Peter Pereira a même passé commande pour une deuxième statue qu'il installera dans le jardin d'une autre maison de famille.
L'atelier de la famille Sequeira est situé dans le nord de Bombay, dans le petit village de Small Giriz niché au creux des cocotiers et bananeraies de Vasai, jadis bastion portugais où les coloniaux ont apporté le catholicisme et un savoir-faire en menuiserie.
Selon Benzoni Sequeira, dont le nom lui-même rappelle les connexions portugaises, c'est son grand-père qui a débuté en 1920 le commerce de la sculpture sur bois pour représenter des divinités religieuses.
Après plusieurs décennies de productions d'autels et d'effigies, ils ont réalisé leur premier mémorial pour défunt voici 20 ans.
"On avait une ou deux commandes par-ci par-là mais maintenant cela n'arrête pas", témoigne-t-il auprès de l'AFP.
Le travail des Sequeira rappelle un peu les statues en cire du Musée Tussaud à Londres mais M. Benzoni confie avoir beaucoup plus de difficultés à créer un personnage convaincant.
"Eux, ils ont toutes les photos dont ils ont besoin, sous tous les angles et avec toutes les mesures. Nous, nos clients ne nous apportent en général qu'une seule vieille photo en noir et blanc. Il y a beaucoup d'essais et beaucoup d'erreurs", avoue-t-il.
Les proches d'Andrew Machado, un fermier décédé, ont commandé aux Sequeira une statue en pied qui trône aujourd'hui fièrement à l'entrée de la demeure familiale à Vasai. Collier de guirlandes autour du cou, il a été représenté en short et chemise.

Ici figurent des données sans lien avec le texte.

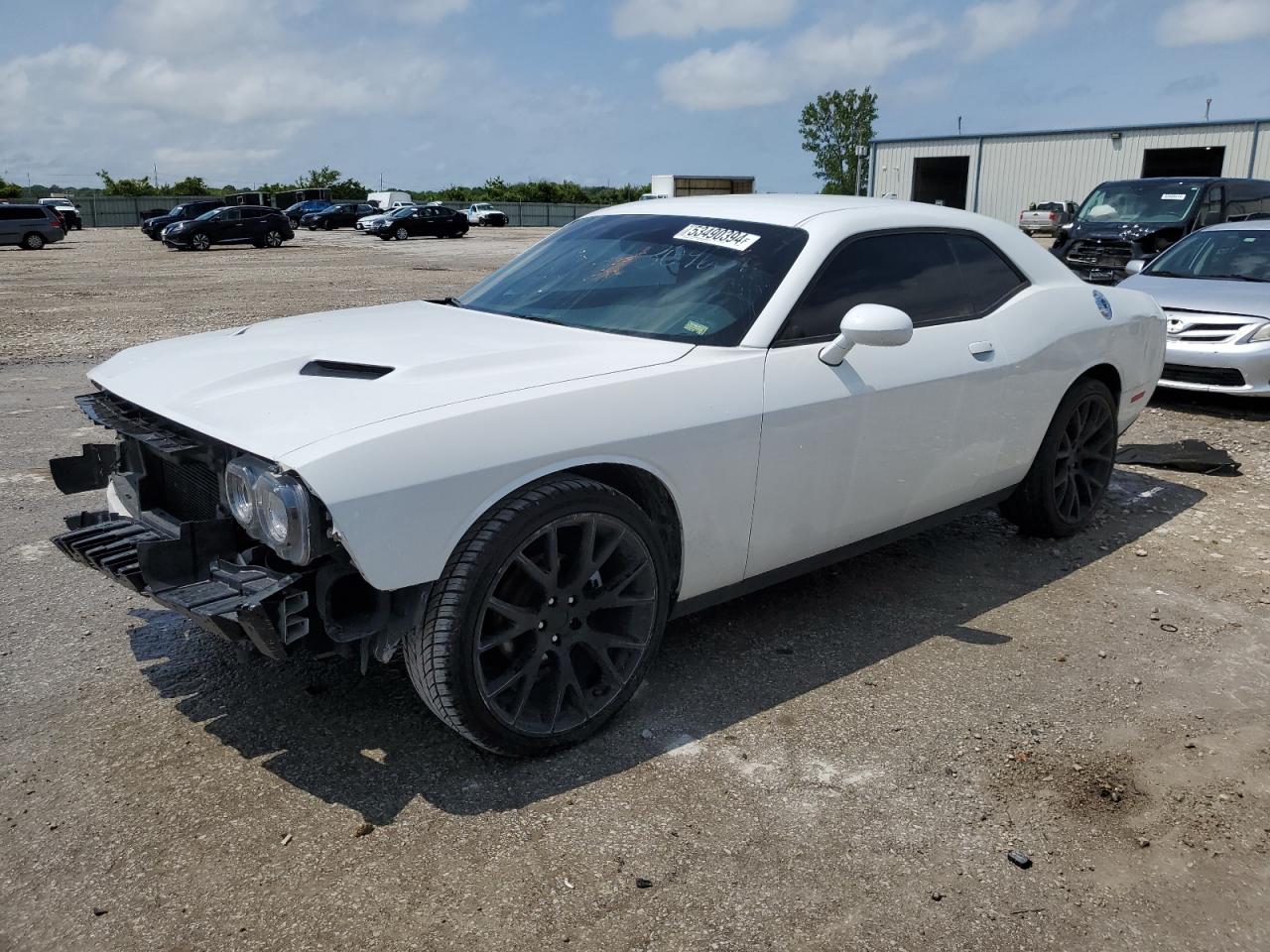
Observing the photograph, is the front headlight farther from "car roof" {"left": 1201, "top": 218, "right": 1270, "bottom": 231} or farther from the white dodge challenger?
"car roof" {"left": 1201, "top": 218, "right": 1270, "bottom": 231}

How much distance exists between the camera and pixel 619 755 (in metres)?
3.12

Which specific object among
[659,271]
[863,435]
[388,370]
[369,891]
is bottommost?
[369,891]

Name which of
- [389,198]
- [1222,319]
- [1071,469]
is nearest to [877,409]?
[1071,469]

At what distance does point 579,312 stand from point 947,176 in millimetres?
46107

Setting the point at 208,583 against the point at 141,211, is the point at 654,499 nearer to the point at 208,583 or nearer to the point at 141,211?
the point at 208,583

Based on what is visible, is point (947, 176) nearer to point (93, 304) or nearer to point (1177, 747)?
point (93, 304)

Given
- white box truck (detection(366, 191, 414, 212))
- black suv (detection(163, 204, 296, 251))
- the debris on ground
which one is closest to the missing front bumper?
the debris on ground

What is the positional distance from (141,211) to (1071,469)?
61.0m

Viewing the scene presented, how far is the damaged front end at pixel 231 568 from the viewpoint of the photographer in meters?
2.63

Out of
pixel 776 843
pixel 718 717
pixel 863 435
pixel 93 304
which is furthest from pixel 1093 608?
pixel 93 304

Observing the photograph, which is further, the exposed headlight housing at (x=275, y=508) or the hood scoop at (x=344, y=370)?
the hood scoop at (x=344, y=370)

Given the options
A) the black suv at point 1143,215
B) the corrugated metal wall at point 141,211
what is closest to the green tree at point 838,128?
Result: the corrugated metal wall at point 141,211

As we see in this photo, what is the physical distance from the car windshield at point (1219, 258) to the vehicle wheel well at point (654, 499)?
7393 mm

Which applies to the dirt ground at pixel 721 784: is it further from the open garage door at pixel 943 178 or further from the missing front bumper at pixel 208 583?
the open garage door at pixel 943 178
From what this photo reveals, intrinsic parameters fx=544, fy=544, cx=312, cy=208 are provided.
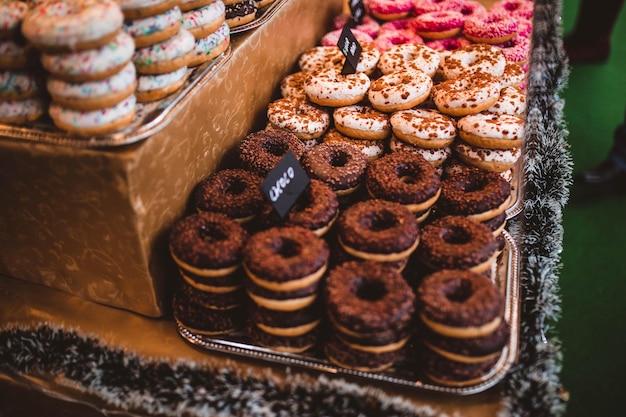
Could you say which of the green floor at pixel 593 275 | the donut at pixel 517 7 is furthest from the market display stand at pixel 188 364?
the donut at pixel 517 7

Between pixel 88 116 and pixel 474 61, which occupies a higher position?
pixel 88 116

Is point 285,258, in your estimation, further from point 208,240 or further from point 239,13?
point 239,13

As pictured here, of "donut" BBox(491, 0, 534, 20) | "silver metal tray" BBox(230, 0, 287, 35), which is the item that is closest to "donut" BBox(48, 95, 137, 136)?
"silver metal tray" BBox(230, 0, 287, 35)

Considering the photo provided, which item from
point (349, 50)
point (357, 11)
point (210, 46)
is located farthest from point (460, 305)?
point (357, 11)

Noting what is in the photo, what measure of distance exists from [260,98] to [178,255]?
3.43ft

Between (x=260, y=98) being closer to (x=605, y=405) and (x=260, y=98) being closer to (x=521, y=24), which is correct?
(x=521, y=24)

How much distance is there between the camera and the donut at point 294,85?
251 centimetres

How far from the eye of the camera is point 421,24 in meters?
2.95

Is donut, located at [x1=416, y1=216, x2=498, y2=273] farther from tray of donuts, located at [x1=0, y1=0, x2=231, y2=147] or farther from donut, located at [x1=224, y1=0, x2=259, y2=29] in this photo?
donut, located at [x1=224, y1=0, x2=259, y2=29]

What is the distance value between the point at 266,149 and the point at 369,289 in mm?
812

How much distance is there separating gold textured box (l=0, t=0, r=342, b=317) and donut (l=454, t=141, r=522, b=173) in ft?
3.13

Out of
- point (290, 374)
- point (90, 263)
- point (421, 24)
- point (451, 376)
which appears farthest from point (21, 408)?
point (421, 24)

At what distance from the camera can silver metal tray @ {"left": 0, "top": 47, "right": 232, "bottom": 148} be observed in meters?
1.55

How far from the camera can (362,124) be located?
228 cm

"Nous ne voulions pas de draperie, juste les habits qu'il portait. On voulait que ce soit comme dans la vraie vie", dit sa veuve, Santan, âgée de 75 ans. Les sculpteurs commencent par un modèle en argile qu'ils présentent à la famille pour vérifier la ressemblance. Pour un buste en bois, il faut compter la coquette somme de 85.000 roupies (environ 1.200 euros) tandis qu'une statue en fibre de verre, moins chère, vaut 50.000 roupies. Les frères Sequeira savent travailler le bois depuis leur enfance grâce à leur père Renold et leur oncle Roque, un moustachu de 71 ans qui sculpte toujours sur le pas de la porte en dépit de sa vue qui baisse.
Chez eux, une statue d'une femme en sari attend dans le couloir d'être acheminée vers l'Angleterre, une commande passée par un hôtel tenu par une famille indienne.
La famille voudrait elle aussi immortaliser l'un des siens, le grand-père Michael à l'origine de leur commerce, mais les nombreuses commandes des clients en ont constamment reporté l'entreprise.
"On a un dicton: un menuisier n'a pas de banc dans sa propre maison", sourit Benzoni.